Jensen Huang says Nvidia invests in a lot of tech companies, instead of selecting a handful, for a reason.

"There are so many great, amazing foundation model companies, and we try to invest in all of them," he said on an episode of the "Dwarkesh" podcast released on Wednesday. "We don't pick winners. We need to support everyone."

Huang, who cofounded Nvidia in 1993, said that there were two reasons behind this. One, he said its not Nvidia's job to pick winners. Two, the company's history is a lesson.

"When Nvidia first started, there were 60 3D graphics companies," Huang said. "If you would have taken those 60 graphics companies and asked yourself which one was going to make it, Nvidia would be at the top of that list not to make it."

He said that at the time, the company's graphics architecture didn't look promising.

"Everybody would have counted us out," he said. "And here we are. So I have enough humility to recognize that. Don't pick winners."

Nvidia, which is the most valuable company in the world, has heavily invested in companies across the AI stack and related industries, including biotech, robotics, and self-driving. The chipmaker has big stakes in public companies, including CoreWeave, Intel, Synopsys, and Nokia.

Nvidia has also cast its bets wide in the large language model space.

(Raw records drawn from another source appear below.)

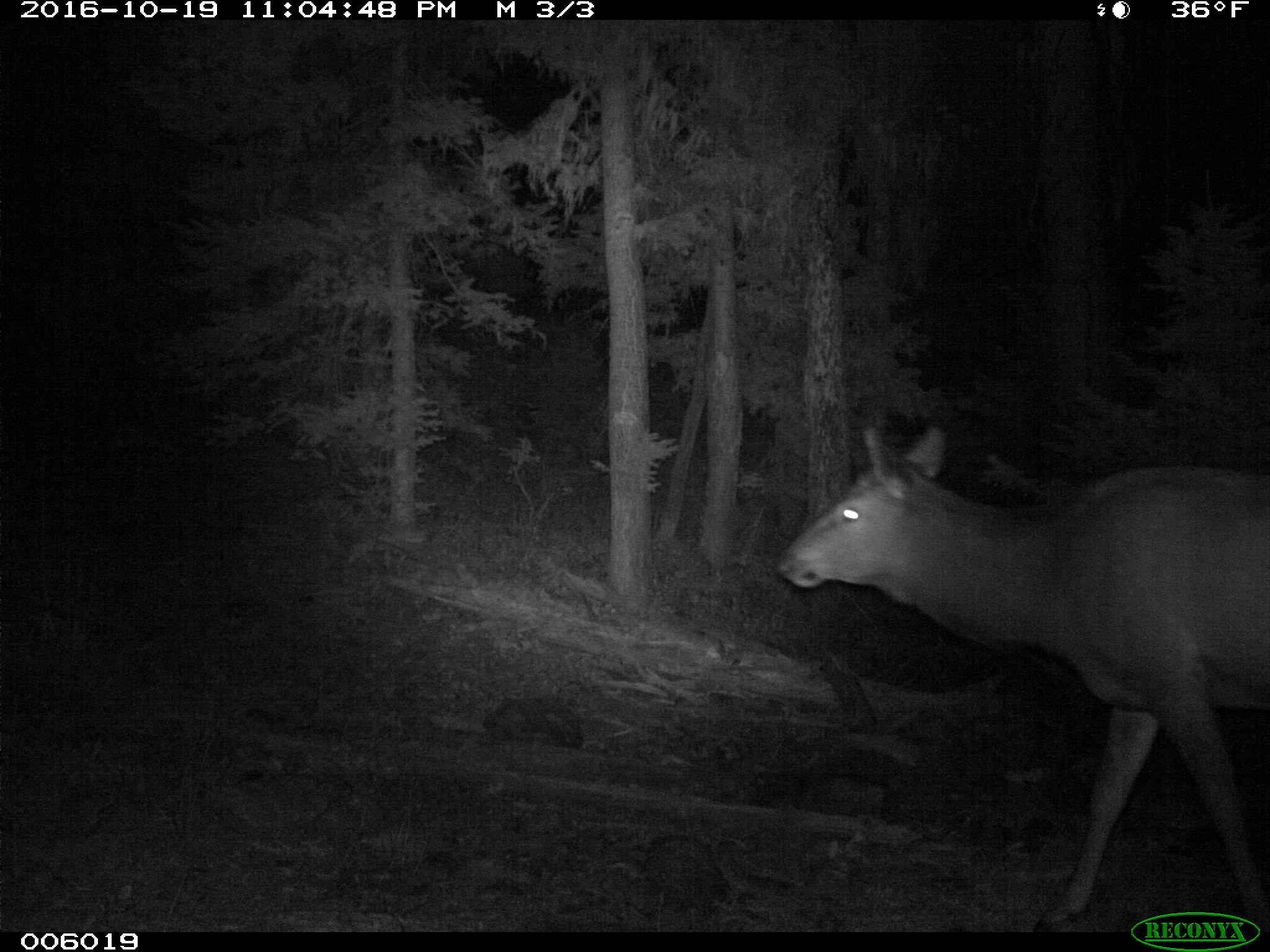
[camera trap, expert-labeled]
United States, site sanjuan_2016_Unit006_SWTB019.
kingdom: Animalia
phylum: Chordata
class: Mammalia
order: Artiodactyla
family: Cervidae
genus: Cervus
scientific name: Cervus elaphus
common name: red deer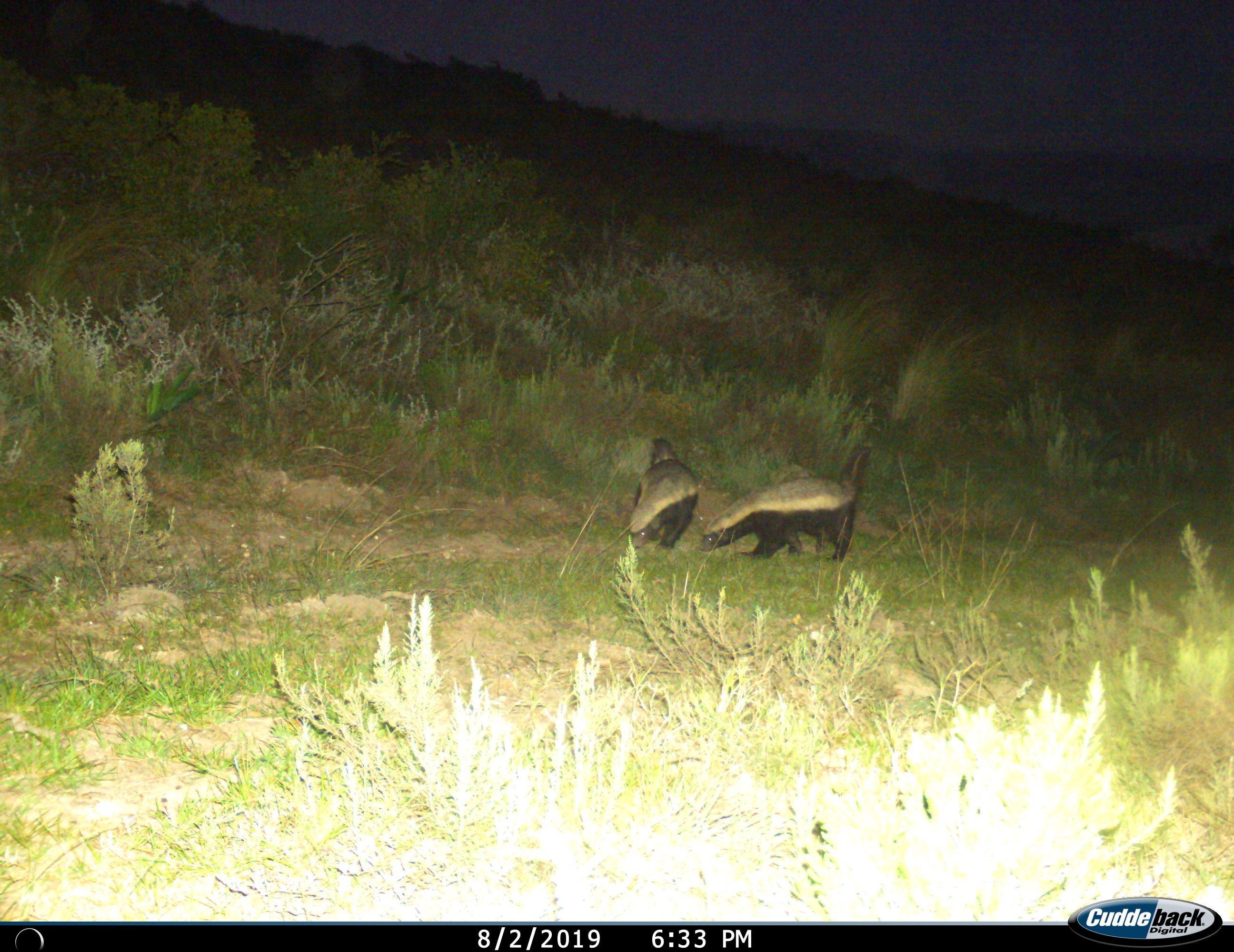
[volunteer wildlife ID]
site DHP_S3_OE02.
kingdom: Animalia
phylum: Chordata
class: Mammalia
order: Carnivora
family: Mustelidae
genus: Mellivora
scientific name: Mellivora capensis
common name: honey badger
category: honeybadger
Honeybadger (honey badger) (Mellivora capensis), count 2. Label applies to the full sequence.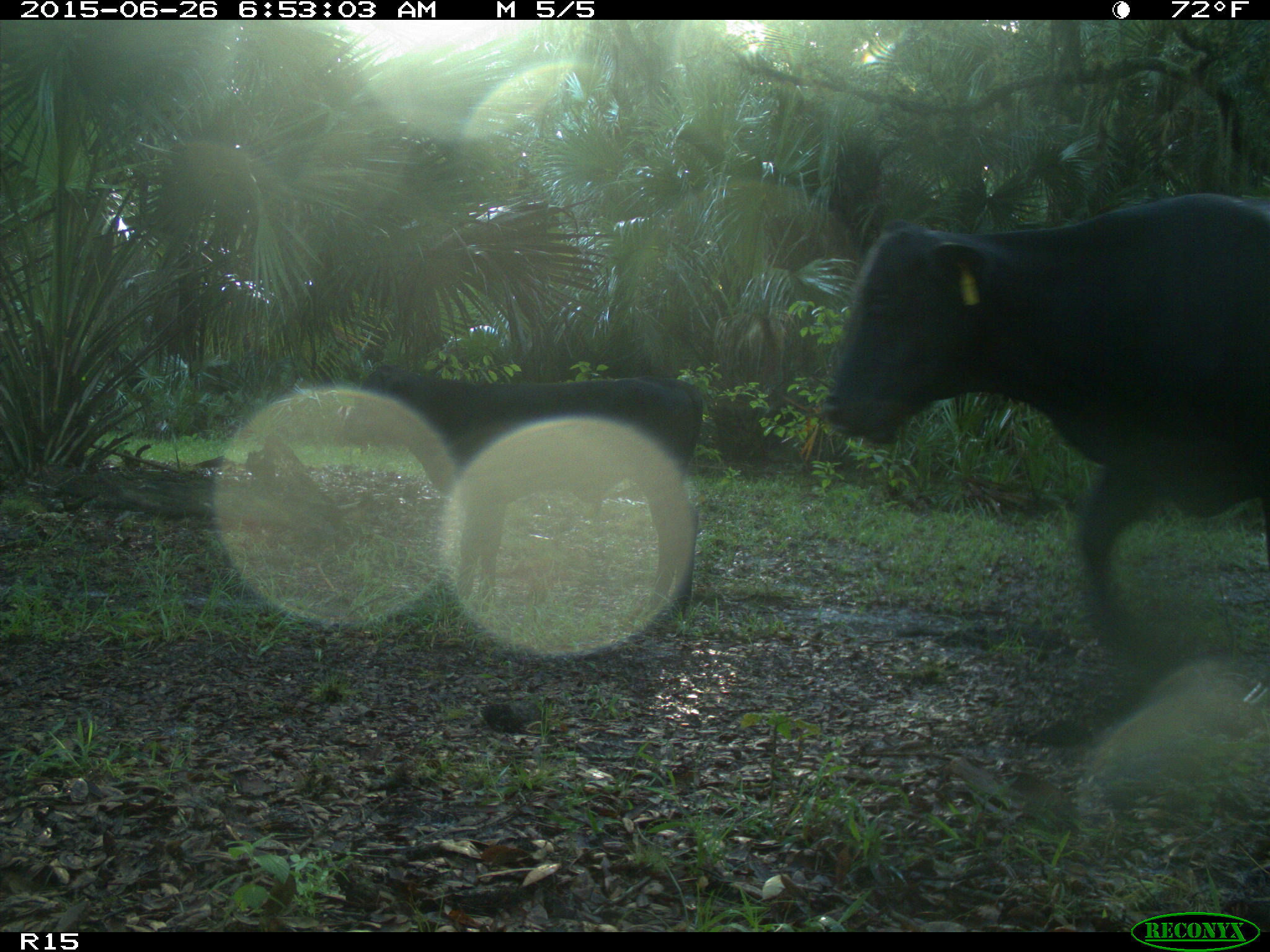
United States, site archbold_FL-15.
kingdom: Animalia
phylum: Chordata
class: Mammalia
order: Artiodactyla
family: Bovidae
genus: Bos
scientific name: Bos taurus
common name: domestic cow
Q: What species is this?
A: Bos taurus (domestic cow).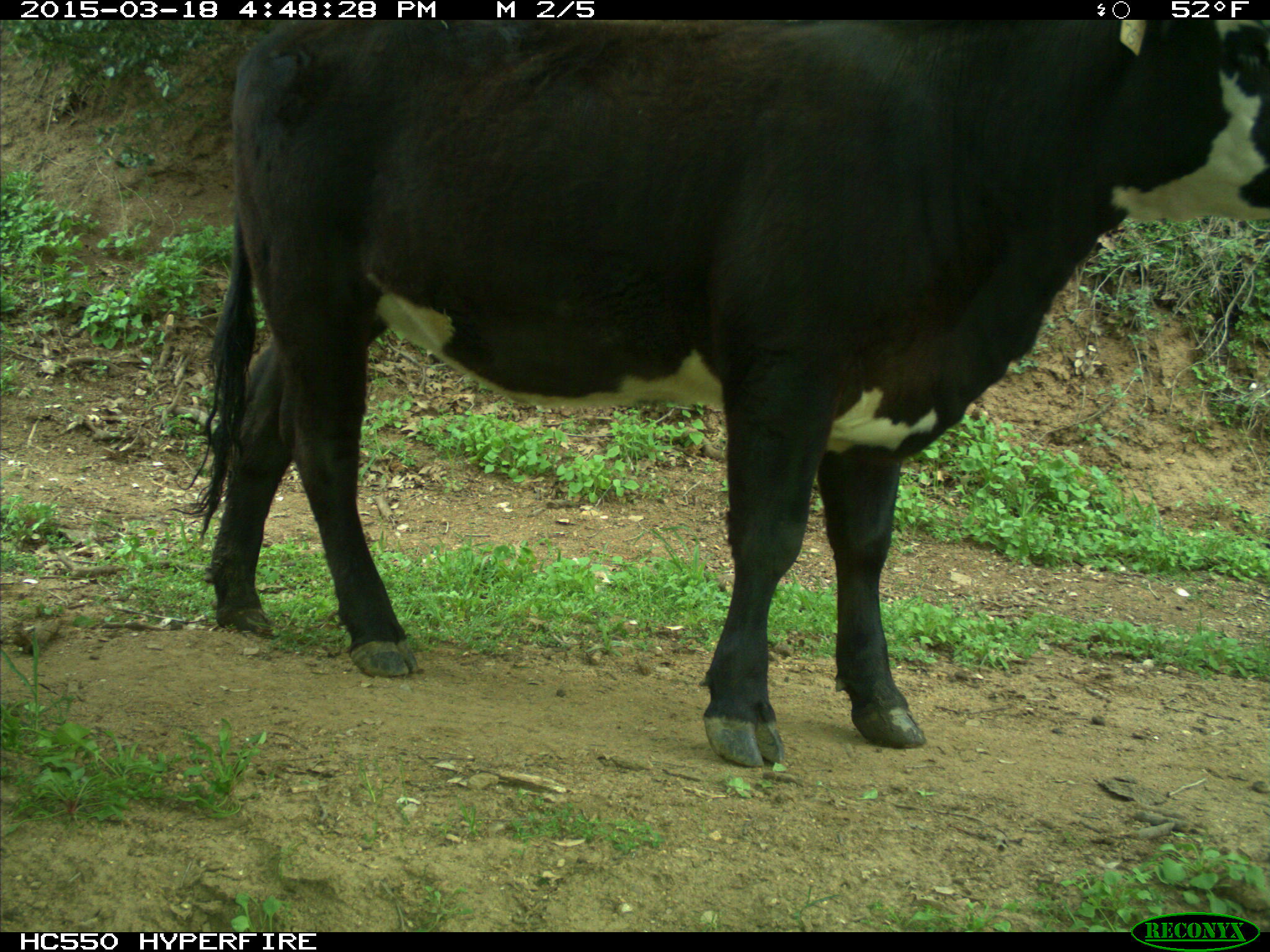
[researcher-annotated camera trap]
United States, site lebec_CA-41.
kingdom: Animalia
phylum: Chordata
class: Mammalia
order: Artiodactyla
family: Bovidae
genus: Bos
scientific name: Bos taurus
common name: domestic cow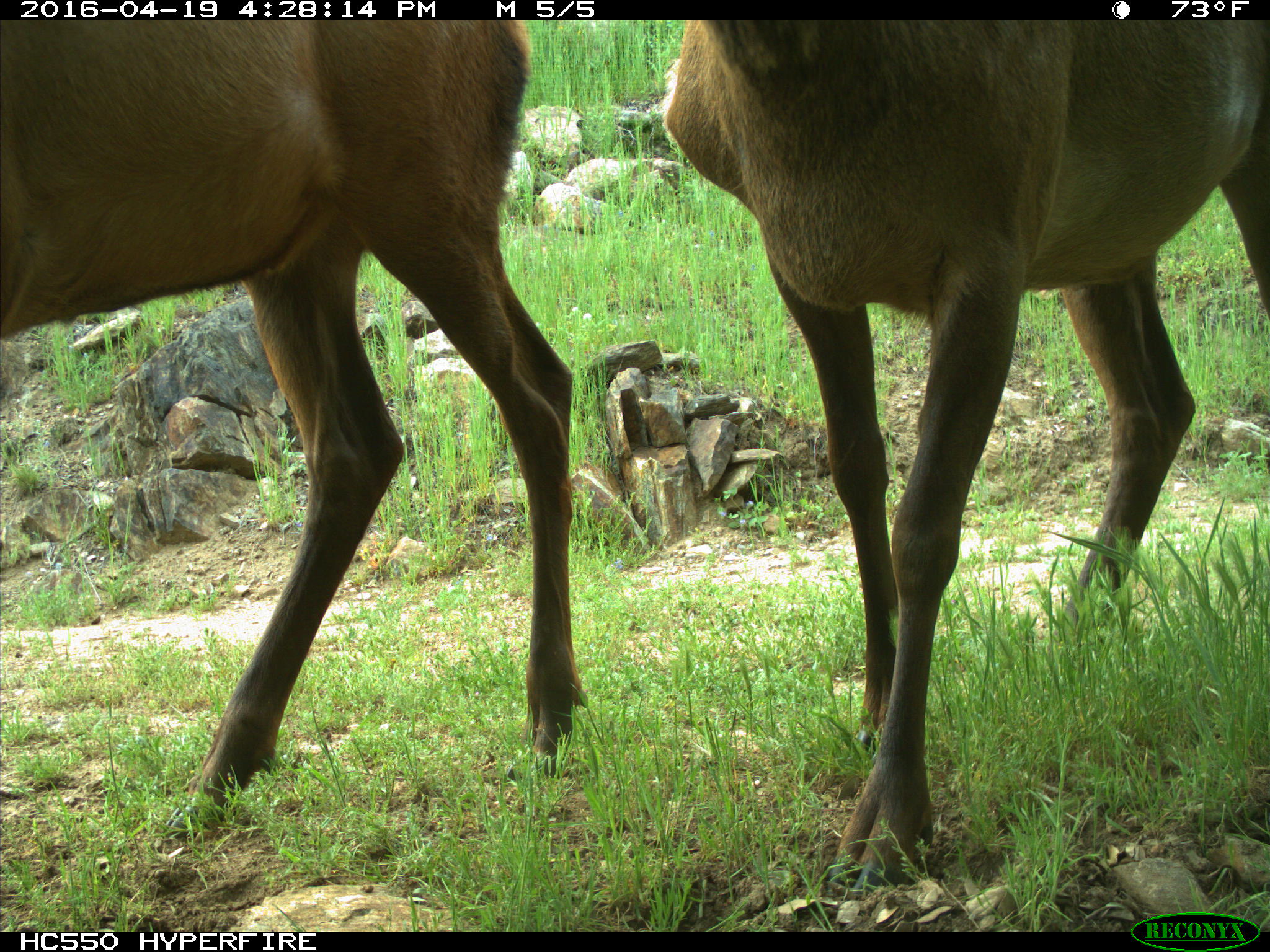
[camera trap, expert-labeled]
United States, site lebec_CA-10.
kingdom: Animalia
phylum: Chordata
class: Mammalia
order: Artiodactyla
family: Cervidae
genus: Cervus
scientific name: Cervus canadensis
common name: elk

In November, Nvidia committed to investing up to $10 billion in Anthropic to develop Claude. In February, the company announced it invested $30 billion in OpenAI.

In a March conference appearance, Huang said that the investments are likely to be Nvidia's last in the two private companies.

"The reason for that is because they're going to go public," Huang said.

Nvidia is also invested in French frontier lab Mistral AI.

The tech giant has also cut smaller checks to startups such as autonomous driving company Wayve, data labeling firm Scale AI, and Figure AI, which is building humanoid robotics.